Holy Motors par FrankyFockers
Ce qu'il y a d'essentiel, avant tout, c'est qu'il y ait encore, en France, des producteurs et des distributeurs de cinéma qui aient les couilles de produire encore des films de ce calibre, c'est à dire hors-normes, à la narration éclatée, ne se souciant pas de rameuter du public mais qui, je l'espère, en rameutera encore grâce à son honnêteté.
Carax, qui signe ici son meilleur film, a toujours été un cinéaste adolescent, filmant l'amour fou et impossible, la jeunesse brûlée par manque d'amour, et des gestes souvent désespérés et inconscients.
Ce nouveau film, qui ne propose rien d'autre que de voir l'Acteur au travail, et c'est tout un programme en soi, est lui aussi un film adolescent, mais d'un autre point de vue. Il filme l'adolescence du cinéma, la réactive. L'adolescence du cinéma, c'est l'âge (d'or) des premiers films de Feuillade, de Epstein, de Buñuel, de Cocteau, celui où toutes les libertés sont encore possibles, ou le cinéma narratif est encore une possibilité parmi d'autres et pas la norme établie.

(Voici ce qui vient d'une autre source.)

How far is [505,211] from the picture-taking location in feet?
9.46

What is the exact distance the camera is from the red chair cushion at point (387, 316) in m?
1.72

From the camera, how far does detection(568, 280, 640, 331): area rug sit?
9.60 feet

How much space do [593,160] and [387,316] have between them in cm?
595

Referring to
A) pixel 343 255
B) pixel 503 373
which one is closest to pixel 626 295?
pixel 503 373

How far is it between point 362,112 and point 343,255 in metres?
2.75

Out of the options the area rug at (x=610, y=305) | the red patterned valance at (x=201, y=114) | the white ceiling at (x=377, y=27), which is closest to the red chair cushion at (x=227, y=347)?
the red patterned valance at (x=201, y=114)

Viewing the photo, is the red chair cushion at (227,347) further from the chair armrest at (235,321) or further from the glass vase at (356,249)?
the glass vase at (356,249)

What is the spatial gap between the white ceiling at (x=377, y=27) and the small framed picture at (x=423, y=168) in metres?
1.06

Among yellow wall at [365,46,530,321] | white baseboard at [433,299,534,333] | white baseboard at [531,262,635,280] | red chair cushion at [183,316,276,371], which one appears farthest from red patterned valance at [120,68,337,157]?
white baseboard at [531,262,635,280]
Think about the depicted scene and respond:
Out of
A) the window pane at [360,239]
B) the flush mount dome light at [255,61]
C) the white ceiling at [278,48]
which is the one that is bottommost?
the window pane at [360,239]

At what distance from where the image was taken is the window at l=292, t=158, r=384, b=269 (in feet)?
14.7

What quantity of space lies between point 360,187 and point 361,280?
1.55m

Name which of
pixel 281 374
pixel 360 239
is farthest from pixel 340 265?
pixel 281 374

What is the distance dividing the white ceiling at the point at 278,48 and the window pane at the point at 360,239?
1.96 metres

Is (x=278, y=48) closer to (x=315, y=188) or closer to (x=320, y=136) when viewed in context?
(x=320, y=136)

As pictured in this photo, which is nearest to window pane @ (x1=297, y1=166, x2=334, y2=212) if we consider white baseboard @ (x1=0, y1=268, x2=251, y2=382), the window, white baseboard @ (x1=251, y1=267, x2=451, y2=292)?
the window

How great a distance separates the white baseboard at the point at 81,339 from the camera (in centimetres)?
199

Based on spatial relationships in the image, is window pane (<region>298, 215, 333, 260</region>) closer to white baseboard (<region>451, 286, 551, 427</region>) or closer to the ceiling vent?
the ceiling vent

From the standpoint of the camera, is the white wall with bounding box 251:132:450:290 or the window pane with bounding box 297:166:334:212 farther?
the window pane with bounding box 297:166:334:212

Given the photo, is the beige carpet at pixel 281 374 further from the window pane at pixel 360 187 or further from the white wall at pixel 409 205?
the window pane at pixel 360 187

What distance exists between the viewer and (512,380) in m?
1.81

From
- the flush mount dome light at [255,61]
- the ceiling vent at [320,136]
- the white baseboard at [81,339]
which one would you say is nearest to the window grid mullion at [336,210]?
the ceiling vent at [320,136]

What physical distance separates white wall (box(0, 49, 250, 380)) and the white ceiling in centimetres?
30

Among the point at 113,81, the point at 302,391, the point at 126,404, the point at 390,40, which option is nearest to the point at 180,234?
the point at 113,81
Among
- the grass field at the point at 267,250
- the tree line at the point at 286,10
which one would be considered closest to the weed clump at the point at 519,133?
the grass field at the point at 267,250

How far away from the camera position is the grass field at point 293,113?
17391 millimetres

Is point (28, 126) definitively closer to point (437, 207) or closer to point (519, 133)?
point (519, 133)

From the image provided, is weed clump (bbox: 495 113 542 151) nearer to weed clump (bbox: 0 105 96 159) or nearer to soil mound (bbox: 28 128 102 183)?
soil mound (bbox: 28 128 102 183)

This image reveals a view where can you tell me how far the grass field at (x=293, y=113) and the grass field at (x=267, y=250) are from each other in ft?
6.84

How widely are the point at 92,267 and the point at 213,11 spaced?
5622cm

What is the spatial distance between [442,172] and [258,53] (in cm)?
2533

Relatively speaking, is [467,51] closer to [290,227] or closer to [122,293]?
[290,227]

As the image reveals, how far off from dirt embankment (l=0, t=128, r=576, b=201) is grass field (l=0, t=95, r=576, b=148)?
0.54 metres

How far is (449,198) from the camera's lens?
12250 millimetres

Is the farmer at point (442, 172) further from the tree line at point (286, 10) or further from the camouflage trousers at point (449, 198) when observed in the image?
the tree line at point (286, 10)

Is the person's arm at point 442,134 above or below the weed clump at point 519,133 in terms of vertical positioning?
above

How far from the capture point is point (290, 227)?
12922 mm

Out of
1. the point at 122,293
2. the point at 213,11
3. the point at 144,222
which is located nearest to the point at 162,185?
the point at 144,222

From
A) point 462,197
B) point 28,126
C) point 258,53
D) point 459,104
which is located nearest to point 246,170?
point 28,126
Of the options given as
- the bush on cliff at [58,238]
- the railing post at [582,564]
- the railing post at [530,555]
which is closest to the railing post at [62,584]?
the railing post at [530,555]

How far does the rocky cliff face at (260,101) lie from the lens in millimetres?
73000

C'est cela que réactive Carax avec brio, ici. Et par conséquent, il ne filme pas que l'Acteur au travail, mais également le Cinéaste. C'est Carax lui-même qui ouvre le film qui littéralement met le doigt dans l'engrenage pour que le film prenne vie. Un film atypique, qui comprend des vrais morceaux de bravoure, parmi les plus beaux moments de cinéma qu'on ait vu cette année (la suite de Merdre (et son magnifique plan séquence finale ou Lavant est nu, en érection, allongé sur la cuisse d'Eva Mendès voilée, se jetant des pétales de fleur sur le corps, pendant que l'actrice fredonne "All the pretty little horses"), toute la séquence avec Kylie Minogue dans la Samaritaine désaffectée qui réactive avec splendeur "Les Parapluies de Cherbourg" ou encore, pour n'en citer que trois parmi d'autres, le splendide retour au bercail final sur fond de Manset).